Before entering the Ph.D. program at UMass Amherst, Madabhushi spent five years at tech giant AMD, where he worked as a senior design engineer. His responsibilities included developing detailed verification strategies and test plans for complex SoCs (System-on-Chip) with a strong focus on validating security architecture and system functionality across multiple product lines. His technical rigor and effectiveness earned him multiple promotions and internal recognition, including the Spot Executive Award.

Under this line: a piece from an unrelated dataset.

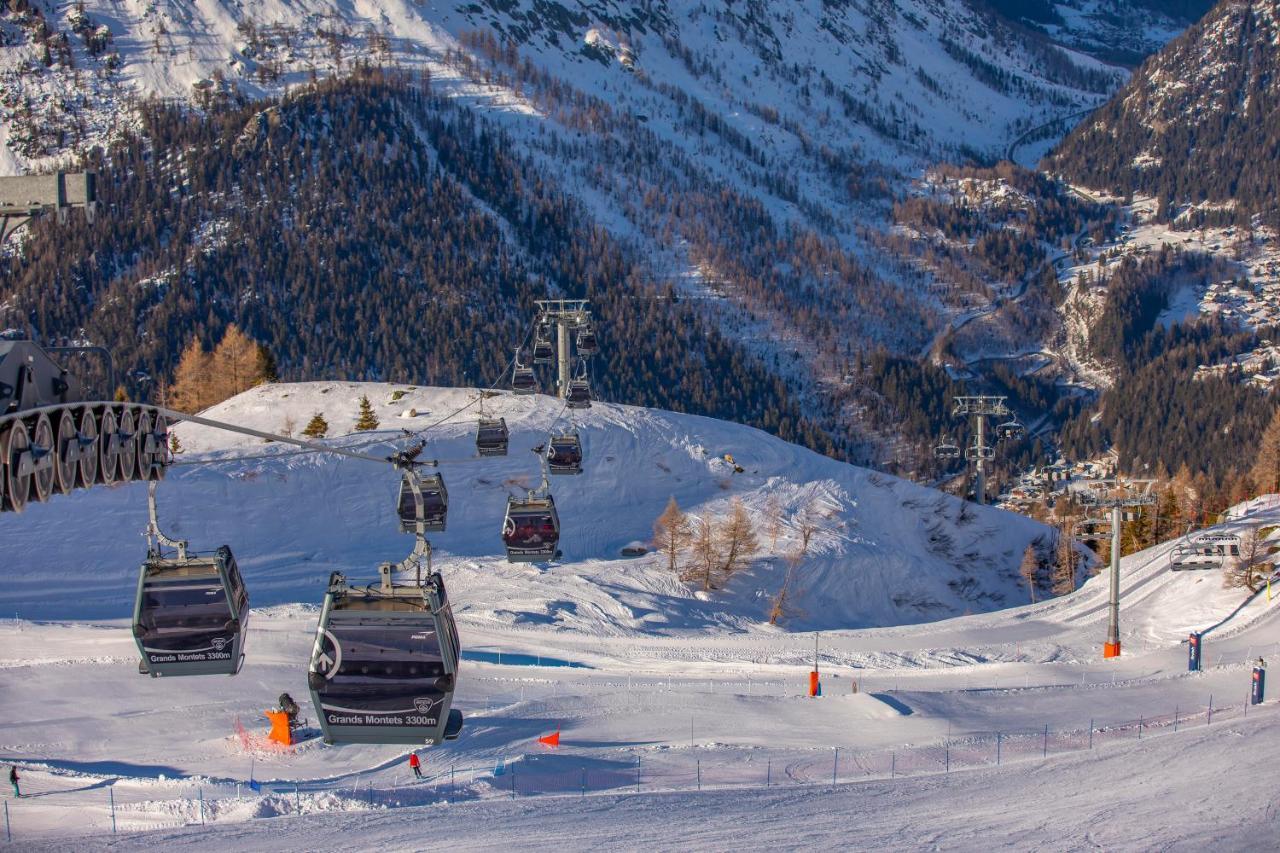 Sud - Batiment F 308 Chamonix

Madabhushi’s transition to graduate research was not a pivot away from industry but rather a deepening of his focus. At UMass Amherst, under the supervision of his advisors, Professors Sandip Kundu and Daniel Holcomb, he has been investigating critical vulnerabilities in FPGA-based cloud systems—FPGAs, or field-programmable gate arrays, are a type of configurable integrated circuit that can be repeatedly programmed after manufacturing.

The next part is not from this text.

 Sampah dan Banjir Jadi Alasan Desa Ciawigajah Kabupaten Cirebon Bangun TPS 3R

Madabhushi’s research has shown how remnants of data within the memory of FPGAs, particularly in multi-tenant environments, can be extracted after a user process terminates, thus revealing a significant privacy risk. These findings, detailed in IEEE publications including DATE 2024 and HOST 2024, have contributed to increasing awareness of data persistence issues in reconfigurable hardware platforms.
In addition to identifying vulnerabilities, Madabhushi has worked to develop secure and efficient hardware solutions. In collaboration with ECE professor and department head Russell Tessier, he has explored the use of FPGAs as edge cloud accelerators in environments where centralized cloud infrastructure may be unreliable or unavailable. Work coauthored with Zhehang Zhang, a doctoral student of Professor Tessier, was published in IEEE ASAP 2025, presenting a system where computationally heavy tasks such as machine learning inference from drones are offloaded to nearby FPGAs. The study highlights how this approach enables real time decision making in critical scenarios such as emergency response and surveillance by utilizing the low latency and reconfigurable nature of edge hardware.
Madabhushi has a secondary research focus: satellite image processing techniques. His research on onboard image processing—which was featured in conferences such as IEEE IGARSS 2025 and OCEANS 2024—has demonstrated that embedded processors and TPUs (Tensor Processor Units) can be used for real-time object detection in synthetic aperture radar (SAR), which is the most widely used type of radar for remote sensing and imaging applications. Madabhushi’s innovation reduces the need for raw data transmission and has the potential to improve maritime surveillance and environmental monitoring, especially in satellite systems with limited bandwidth.
Alongside his technical achievements, Madabhushi has demonstrated a commitment to teaching and mentoring during his time at UMass Amherst—he has served as a teaching assistant for several core undergraduate courses in programming, digital systems, and hardware design, and even received the Best TA Award for his work in ECE 331
Throughout his doctoral journey, Madabhushi has remained connected to industry through internships at Intel and AMD, contributing to projects in hardware security, design verification, and automation. With a defense planned for December 2025, Madabhushi intends to return to industry, continuing to work on secure hardware systems while maintaining his connections to academia. His trajectory reflects a blend of academic insight, engineering discipline, and practical impact—a vital profile in the evolving landscape of hardware security.